■ TEXT ■
Given the population of the Yarram region, to have the Allies and Wildcats both trying to field senior, reserve and junior football and netball teams, as well as Yarram FNC themselves, meant between three clubs in such a small area, there was always a high possibility one was eventually going to fall over.

Unfortunately for the Allies, they were the club to do so. DWWWW went into recess in 2014, before making a brief comeback, only to go back into recess again in 2018.

While they haven’t officially folded, the Allies haven’t put a team on the park since, and in all likelihood, probably never will again.

As an organisation taking in four clubs and a catchment of around 50 kilometres across two municipalities, DWWWW faced some unique challenges, including the use of multiple facilities.

The club, which became known as the ‘four wheel drives’, had two presidents from its first season in 1997 until the premiership year of 2003, one representing the Devon-Welshpool component, and the other, Won Wron-Woodside.

(Lines of data)

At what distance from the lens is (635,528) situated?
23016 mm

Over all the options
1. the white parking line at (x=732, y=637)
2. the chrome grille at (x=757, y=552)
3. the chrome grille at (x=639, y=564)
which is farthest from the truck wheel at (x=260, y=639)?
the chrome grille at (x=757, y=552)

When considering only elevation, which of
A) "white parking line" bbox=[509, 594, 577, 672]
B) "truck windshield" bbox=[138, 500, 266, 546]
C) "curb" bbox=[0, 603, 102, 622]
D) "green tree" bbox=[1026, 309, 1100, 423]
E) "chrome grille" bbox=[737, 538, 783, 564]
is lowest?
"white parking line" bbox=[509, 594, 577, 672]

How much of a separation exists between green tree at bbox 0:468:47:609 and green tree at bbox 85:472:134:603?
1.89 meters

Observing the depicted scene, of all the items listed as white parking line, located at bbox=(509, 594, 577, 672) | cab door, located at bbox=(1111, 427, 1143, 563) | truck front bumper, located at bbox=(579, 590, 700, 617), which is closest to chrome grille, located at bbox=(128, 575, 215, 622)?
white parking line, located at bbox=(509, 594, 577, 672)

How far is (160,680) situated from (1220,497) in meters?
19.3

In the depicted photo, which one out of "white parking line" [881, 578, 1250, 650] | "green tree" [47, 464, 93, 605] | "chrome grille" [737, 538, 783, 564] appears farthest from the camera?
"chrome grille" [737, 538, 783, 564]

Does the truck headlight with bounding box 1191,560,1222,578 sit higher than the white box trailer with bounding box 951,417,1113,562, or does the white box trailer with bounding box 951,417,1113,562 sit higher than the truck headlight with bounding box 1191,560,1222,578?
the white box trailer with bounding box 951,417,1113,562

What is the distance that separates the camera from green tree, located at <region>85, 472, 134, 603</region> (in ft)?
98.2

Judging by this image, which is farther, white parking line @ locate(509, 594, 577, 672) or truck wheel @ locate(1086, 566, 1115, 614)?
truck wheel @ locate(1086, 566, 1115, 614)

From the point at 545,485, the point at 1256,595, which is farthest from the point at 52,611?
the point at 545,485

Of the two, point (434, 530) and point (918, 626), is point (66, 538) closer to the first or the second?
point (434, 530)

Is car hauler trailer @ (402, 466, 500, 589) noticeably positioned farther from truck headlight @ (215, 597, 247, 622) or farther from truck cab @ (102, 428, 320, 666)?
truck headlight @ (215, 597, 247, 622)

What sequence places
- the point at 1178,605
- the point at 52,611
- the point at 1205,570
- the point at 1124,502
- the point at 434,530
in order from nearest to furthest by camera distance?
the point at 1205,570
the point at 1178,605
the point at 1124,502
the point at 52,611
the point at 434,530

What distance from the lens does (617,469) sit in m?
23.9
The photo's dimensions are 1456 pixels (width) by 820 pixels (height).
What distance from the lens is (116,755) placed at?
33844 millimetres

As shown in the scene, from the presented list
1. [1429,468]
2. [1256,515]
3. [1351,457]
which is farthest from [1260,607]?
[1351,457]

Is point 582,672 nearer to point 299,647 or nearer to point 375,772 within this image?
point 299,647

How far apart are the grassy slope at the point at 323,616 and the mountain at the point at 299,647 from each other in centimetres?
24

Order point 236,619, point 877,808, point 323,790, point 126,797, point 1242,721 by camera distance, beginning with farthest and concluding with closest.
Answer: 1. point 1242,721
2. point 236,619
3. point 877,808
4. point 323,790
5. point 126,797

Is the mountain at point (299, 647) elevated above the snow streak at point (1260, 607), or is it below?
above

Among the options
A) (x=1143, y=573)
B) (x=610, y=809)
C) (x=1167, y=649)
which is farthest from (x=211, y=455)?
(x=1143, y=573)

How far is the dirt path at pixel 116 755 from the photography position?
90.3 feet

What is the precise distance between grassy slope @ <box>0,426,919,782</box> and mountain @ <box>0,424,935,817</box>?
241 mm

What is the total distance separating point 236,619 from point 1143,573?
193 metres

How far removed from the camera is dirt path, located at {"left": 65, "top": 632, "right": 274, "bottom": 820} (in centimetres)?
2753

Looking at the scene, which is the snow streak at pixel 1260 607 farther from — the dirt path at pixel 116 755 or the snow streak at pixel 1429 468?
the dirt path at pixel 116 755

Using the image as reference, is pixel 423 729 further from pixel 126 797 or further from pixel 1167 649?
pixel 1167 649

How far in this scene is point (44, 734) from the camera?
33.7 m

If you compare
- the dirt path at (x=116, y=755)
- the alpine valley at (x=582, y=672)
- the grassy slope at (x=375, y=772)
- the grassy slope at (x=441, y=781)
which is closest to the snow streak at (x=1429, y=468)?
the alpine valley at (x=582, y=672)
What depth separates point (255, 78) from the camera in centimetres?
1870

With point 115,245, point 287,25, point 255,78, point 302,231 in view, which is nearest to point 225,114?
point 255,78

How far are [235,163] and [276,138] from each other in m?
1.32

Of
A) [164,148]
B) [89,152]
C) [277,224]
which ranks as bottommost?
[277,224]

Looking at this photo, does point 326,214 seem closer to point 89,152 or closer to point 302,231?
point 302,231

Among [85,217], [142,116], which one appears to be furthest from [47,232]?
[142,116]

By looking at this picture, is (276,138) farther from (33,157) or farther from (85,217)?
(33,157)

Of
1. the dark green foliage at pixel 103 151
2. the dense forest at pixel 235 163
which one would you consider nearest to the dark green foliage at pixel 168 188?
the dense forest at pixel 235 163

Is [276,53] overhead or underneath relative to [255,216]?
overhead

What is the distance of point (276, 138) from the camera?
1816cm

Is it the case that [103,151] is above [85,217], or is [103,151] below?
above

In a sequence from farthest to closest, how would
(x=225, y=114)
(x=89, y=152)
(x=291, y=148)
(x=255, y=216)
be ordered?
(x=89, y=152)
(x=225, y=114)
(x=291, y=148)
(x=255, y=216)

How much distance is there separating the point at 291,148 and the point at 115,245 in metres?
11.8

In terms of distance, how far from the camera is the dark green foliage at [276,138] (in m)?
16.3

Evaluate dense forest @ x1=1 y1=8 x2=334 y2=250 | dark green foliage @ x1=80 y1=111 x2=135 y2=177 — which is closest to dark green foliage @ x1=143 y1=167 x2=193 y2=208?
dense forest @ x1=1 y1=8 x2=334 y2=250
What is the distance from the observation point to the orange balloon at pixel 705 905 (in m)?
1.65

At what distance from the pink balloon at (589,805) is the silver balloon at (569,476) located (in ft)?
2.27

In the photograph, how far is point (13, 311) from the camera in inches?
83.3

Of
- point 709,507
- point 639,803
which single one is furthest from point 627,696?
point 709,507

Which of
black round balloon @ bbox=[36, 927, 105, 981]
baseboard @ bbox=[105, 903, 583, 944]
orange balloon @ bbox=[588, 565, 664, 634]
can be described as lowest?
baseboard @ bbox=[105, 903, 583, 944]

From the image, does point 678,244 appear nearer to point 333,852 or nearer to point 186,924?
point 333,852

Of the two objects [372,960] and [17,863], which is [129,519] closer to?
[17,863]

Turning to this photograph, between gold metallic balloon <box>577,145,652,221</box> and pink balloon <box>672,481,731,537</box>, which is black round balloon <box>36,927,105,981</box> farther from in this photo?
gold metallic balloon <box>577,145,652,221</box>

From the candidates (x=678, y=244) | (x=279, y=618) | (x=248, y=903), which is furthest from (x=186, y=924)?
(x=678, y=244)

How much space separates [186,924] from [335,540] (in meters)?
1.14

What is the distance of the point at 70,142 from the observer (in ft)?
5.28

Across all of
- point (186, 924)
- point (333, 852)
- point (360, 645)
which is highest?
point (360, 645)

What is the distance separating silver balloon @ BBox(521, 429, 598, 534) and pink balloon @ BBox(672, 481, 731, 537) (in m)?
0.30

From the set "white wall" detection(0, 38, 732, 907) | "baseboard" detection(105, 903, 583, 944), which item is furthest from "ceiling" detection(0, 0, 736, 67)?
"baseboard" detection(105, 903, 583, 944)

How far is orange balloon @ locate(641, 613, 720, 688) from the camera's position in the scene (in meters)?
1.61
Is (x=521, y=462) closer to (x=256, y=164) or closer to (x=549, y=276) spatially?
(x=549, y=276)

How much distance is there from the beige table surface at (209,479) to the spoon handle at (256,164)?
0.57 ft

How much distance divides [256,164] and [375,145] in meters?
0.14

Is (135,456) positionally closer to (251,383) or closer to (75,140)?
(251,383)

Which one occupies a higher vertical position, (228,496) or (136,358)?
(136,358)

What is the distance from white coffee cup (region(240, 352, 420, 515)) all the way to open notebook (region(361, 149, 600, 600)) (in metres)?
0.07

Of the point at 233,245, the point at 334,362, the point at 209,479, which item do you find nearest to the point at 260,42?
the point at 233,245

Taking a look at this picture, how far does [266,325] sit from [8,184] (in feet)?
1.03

■ TASKS TO PERFORM ■
• 1. Answer these questions using the passage on the DWWWW football club.
(a) In what year did DWWWW first go into recess?
(b) How large a catchment did the organization cover?
(c) By what nickname did the club become known?
• 2. Extend the passage on the DWWWW football club, picking up after its final sentence about the club's two presidents.

■ RESULTS OF THE TASKS ■
• 1.
(a) 2014
(b) Around 50 kilometers across two municipalities
(c) The "four wheel drives"

• 2.
Banik, often in the hot seat, said there was a host of challenges to work through.

“It was always hard. I was coach of the club and we had a president from one side and a president from the other side. I always felt torn in between,” he said.

“To look back, I’ll be very honest, it probably wasn’t a harmonious amalgamation initially, because both entities were looking after themselves and both entities were going backwards as far as facilities.

“Alberton West was going backwards, there was no money, you couldn’t sustain two football grounds, Woodside was going backwards, we needed improvements here, we as an Alberton West entity needed improvements out there as well.

“Financially, people, resources … it was going to come to a head at some stage, it was just at my time, and I, along with a lot of others, thought it was best to go north, and it didn’t happen as a whole, which is unfortunate.

“But, is there vindication in the idea that we go to North Gippsland? Maybe, maybe not.

“Woodside is going along nicely for the moment, but football in general is a changing environment.

“I’ve been out of the system for five years. I’m in Queensland now, this is not my environment, who knows what the future is going forward, but the main thing is the kids of the area have got things to do, they have places to play football and netball.

“I know people are very passionate about their regions and their history, sometimes you have to put that aside for the betterment of the actual game.”

Like the Judgement of King Solomon, there is still some conjecture over whether or not premierships won by DWWWW can be counted as ‘Woodside’ flags.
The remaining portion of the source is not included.